══ Rows

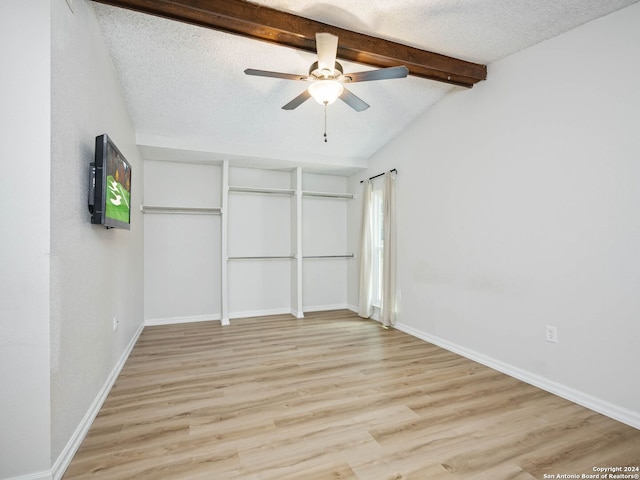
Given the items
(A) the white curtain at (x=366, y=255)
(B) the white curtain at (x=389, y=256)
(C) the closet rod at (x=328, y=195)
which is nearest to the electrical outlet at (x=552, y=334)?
(B) the white curtain at (x=389, y=256)

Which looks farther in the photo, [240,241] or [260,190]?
[240,241]

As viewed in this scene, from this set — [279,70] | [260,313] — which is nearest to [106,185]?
[279,70]

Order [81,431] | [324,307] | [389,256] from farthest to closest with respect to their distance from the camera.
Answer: [324,307]
[389,256]
[81,431]

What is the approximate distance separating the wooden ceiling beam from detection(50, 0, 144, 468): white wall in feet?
1.72

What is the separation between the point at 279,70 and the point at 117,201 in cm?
182

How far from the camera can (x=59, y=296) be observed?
1588mm

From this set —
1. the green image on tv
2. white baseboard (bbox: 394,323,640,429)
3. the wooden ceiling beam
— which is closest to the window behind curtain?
white baseboard (bbox: 394,323,640,429)

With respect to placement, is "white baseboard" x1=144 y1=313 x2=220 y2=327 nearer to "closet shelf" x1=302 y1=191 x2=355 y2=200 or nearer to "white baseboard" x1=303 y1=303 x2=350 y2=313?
"white baseboard" x1=303 y1=303 x2=350 y2=313

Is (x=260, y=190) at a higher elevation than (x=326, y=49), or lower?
lower

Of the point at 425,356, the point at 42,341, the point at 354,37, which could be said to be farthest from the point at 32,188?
the point at 425,356

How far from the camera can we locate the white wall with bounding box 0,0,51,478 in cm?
143

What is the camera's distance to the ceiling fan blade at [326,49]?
2.04 metres

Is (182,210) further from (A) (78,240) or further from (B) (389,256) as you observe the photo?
(B) (389,256)

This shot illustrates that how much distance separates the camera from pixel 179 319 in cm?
461
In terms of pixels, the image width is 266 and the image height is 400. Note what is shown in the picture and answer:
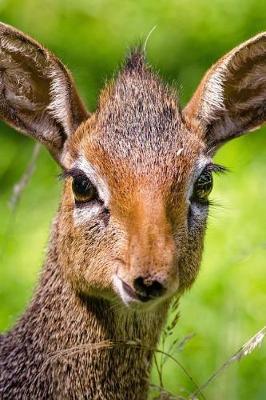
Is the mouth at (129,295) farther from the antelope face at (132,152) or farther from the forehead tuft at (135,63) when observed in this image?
the forehead tuft at (135,63)

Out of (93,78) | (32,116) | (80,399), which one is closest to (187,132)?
(32,116)

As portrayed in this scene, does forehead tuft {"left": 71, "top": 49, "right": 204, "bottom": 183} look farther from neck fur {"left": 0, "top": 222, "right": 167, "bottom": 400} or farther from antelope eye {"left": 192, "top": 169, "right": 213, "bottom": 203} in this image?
neck fur {"left": 0, "top": 222, "right": 167, "bottom": 400}

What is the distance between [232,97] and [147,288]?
4.67 ft

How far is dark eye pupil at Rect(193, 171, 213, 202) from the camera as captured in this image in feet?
20.8

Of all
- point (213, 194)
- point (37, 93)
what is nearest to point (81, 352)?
point (37, 93)

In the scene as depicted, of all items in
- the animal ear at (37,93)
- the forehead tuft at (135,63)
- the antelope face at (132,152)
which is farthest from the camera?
the forehead tuft at (135,63)

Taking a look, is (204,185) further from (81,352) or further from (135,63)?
(81,352)

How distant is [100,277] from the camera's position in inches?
242

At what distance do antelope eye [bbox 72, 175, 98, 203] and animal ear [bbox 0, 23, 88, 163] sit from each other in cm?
37

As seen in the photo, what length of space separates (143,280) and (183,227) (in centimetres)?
44

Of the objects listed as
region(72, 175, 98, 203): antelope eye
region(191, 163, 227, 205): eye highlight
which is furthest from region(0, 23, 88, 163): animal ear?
region(191, 163, 227, 205): eye highlight

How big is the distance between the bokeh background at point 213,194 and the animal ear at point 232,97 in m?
0.23

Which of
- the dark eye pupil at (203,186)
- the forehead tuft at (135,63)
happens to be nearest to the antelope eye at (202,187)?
the dark eye pupil at (203,186)

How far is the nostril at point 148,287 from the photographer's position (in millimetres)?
5777
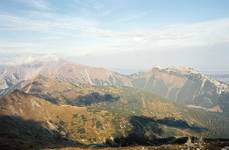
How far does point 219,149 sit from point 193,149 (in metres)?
6.41

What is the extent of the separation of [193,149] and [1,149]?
116051mm

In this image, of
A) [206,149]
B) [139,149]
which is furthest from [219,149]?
[139,149]

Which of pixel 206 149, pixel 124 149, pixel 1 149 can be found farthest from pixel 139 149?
pixel 1 149

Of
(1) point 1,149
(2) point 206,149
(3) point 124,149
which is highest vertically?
(2) point 206,149

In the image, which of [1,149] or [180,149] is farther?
[1,149]

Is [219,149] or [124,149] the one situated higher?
[219,149]

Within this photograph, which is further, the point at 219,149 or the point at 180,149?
the point at 180,149

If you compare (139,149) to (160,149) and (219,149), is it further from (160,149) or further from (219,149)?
(219,149)

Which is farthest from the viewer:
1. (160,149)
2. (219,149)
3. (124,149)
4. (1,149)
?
(1,149)

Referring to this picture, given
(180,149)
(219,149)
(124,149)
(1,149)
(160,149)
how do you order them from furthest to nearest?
(1,149) < (124,149) < (160,149) < (180,149) < (219,149)

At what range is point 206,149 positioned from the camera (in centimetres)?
8125

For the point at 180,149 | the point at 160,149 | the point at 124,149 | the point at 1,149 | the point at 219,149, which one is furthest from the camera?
the point at 1,149

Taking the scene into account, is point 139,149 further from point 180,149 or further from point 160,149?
point 180,149

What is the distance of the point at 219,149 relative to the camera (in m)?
79.7
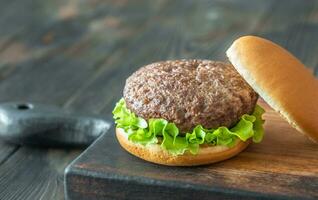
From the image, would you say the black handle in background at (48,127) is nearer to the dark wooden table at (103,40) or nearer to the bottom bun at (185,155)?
the dark wooden table at (103,40)

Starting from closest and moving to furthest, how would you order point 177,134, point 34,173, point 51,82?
point 177,134, point 34,173, point 51,82

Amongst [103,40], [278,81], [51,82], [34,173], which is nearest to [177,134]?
[278,81]

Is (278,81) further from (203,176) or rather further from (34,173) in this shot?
(34,173)

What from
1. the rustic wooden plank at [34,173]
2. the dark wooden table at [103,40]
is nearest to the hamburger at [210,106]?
the rustic wooden plank at [34,173]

════

* **The exercise**:
Repeat the material above word for word, please, apart from its images.

* **Answer**:
Given the items
(A) the white curtain at (x=366, y=255)
(B) the white curtain at (x=389, y=256)
(C) the closet rod at (x=328, y=195)
which is nearest to the electrical outlet at (x=552, y=334)?
(B) the white curtain at (x=389, y=256)

Which looks farther in the photo, [240,241] or [260,190]?
[240,241]

As viewed in this scene, from this set — [279,70] | [260,313] — which is nearest to [106,185]?
[279,70]

Order [81,431] | [324,307] | [389,256] from farthest to closest with respect to their distance from the camera.
Answer: [324,307]
[389,256]
[81,431]

What is the approximate distance separating the wooden ceiling beam from detection(50, 0, 144, 468): white wall in feet?
1.72

What is the separation between the point at 279,70 and the point at 117,201 in cm?
182

How far from the camera can (x=59, y=296) be observed?
1588mm

From this set —
1. the green image on tv
2. white baseboard (bbox: 394,323,640,429)
3. the wooden ceiling beam
— which is closest to the window behind curtain?
white baseboard (bbox: 394,323,640,429)

With respect to placement, is "white baseboard" x1=144 y1=313 x2=220 y2=327 nearer to "closet shelf" x1=302 y1=191 x2=355 y2=200 or nearer to "white baseboard" x1=303 y1=303 x2=350 y2=313?
"white baseboard" x1=303 y1=303 x2=350 y2=313

Is (x=260, y=190) at a higher elevation than (x=326, y=49), or lower?
lower

Of the point at 425,356, the point at 42,341, the point at 354,37, which could be said to be farthest from the point at 32,188?
the point at 425,356

How far from the camera can we locate the white wall with bounding box 0,0,51,478 in cm?
143

What is the camera's distance to the ceiling fan blade at [326,49]?
2.04 metres

Is (182,210) further from (A) (78,240) or further from (B) (389,256) as you observe the photo?
(B) (389,256)

This shot illustrates that how much distance separates the camera from pixel 179 319 in cm?
461
In terms of pixels, the image width is 266 and the image height is 400. Note what is shown in the picture and answer:
Is the mouth at (129,295) farther from the antelope face at (132,152) or farther from the forehead tuft at (135,63) when observed in this image?
the forehead tuft at (135,63)

Out of (93,78) | (32,116) | (80,399), which one is closest to (187,132)?
(32,116)

As portrayed in this scene, does forehead tuft {"left": 71, "top": 49, "right": 204, "bottom": 183} look farther from neck fur {"left": 0, "top": 222, "right": 167, "bottom": 400} or farther from antelope eye {"left": 192, "top": 169, "right": 213, "bottom": 203} in this image?
neck fur {"left": 0, "top": 222, "right": 167, "bottom": 400}

What is the distance between [232,97] and [147,288]?
4.67 ft

How far is dark eye pupil at Rect(193, 171, 213, 202) from the camera as captured in this image in feet?
20.8

Of all
- point (213, 194)
- point (37, 93)
what is nearest to point (81, 352)?
point (37, 93)

In the scene as depicted, of all items in
- the animal ear at (37,93)
- the forehead tuft at (135,63)
- the antelope face at (132,152)
which is farthest from the camera?
the forehead tuft at (135,63)

Taking a look, is (204,185) further from (81,352) or further from (135,63)?
(81,352)

How distant is [100,277] from the camera's position in inches?
242

At what distance do antelope eye [bbox 72, 175, 98, 203] and animal ear [bbox 0, 23, 88, 163] sit from each other in cm?
37

As seen in the photo, what length of space separates (143,280) and (183,227) (in centimetres)?
44

Of the objects listed as
region(72, 175, 98, 203): antelope eye
region(191, 163, 227, 205): eye highlight
which is furthest from region(0, 23, 88, 163): animal ear?
region(191, 163, 227, 205): eye highlight

How big is the distance between the bokeh background at point 213,194 and the animal ear at point 232,97 in m?
0.23

Which of
- the dark eye pupil at (203,186)
- the forehead tuft at (135,63)
happens to be nearest to the antelope eye at (202,187)?
the dark eye pupil at (203,186)

How far is the nostril at point 148,287 from the photographer's position (in millimetres)?
5777
How far does point 219,149 sit from point 193,149 (in metres)?
6.41

What is the extent of the separation of [193,149] and [1,149]?
116051mm

In this image, of
A) [206,149]
B) [139,149]
which is furthest from [219,149]?
[139,149]

Which of pixel 206 149, pixel 124 149, pixel 1 149 can be found farthest from pixel 139 149?
pixel 1 149

Of
(1) point 1,149
(2) point 206,149
(3) point 124,149
which is highest vertically?
(2) point 206,149

In the image, which of [1,149] or [180,149] is farther?
[1,149]

Is [219,149] or [124,149] the one situated higher?
[219,149]

Within this photograph, which is further, the point at 219,149 or the point at 180,149?
the point at 180,149

If you compare (139,149) to (160,149) and (219,149), is it further from (160,149) or further from (219,149)?
(219,149)

Which is farthest from the viewer:
1. (160,149)
2. (219,149)
3. (124,149)
4. (1,149)
?
(1,149)

Referring to this picture, given
(180,149)
(219,149)
(124,149)
(1,149)
(160,149)
how do you order them from furthest to nearest?
(1,149) < (124,149) < (160,149) < (180,149) < (219,149)

At what range is point 206,149 positioned from the camera (in centimetres)?
8125

For the point at 180,149 | the point at 160,149 | the point at 124,149 | the point at 1,149 | the point at 219,149, which one is furthest from the camera?
the point at 1,149

Taking the scene into account, is point 139,149 further from point 180,149 or further from point 160,149?
point 180,149

What is the distance of the point at 219,149 relative to the camera (in m)?
79.7
From the image, would you say the black handle in background at (48,127) is nearer to the dark wooden table at (103,40) or nearer to the bottom bun at (185,155)?
the dark wooden table at (103,40)

Starting from closest and moving to furthest, how would you order point 177,134, point 34,173, point 51,82?
point 177,134, point 34,173, point 51,82

Amongst [103,40], [278,81], [51,82], [34,173], which is nearest to [177,134]?
[278,81]

Is (278,81) further from (203,176) or rather further from (34,173) in this shot?
(34,173)

What from
1. the rustic wooden plank at [34,173]
2. the dark wooden table at [103,40]
is nearest to the hamburger at [210,106]?
the rustic wooden plank at [34,173]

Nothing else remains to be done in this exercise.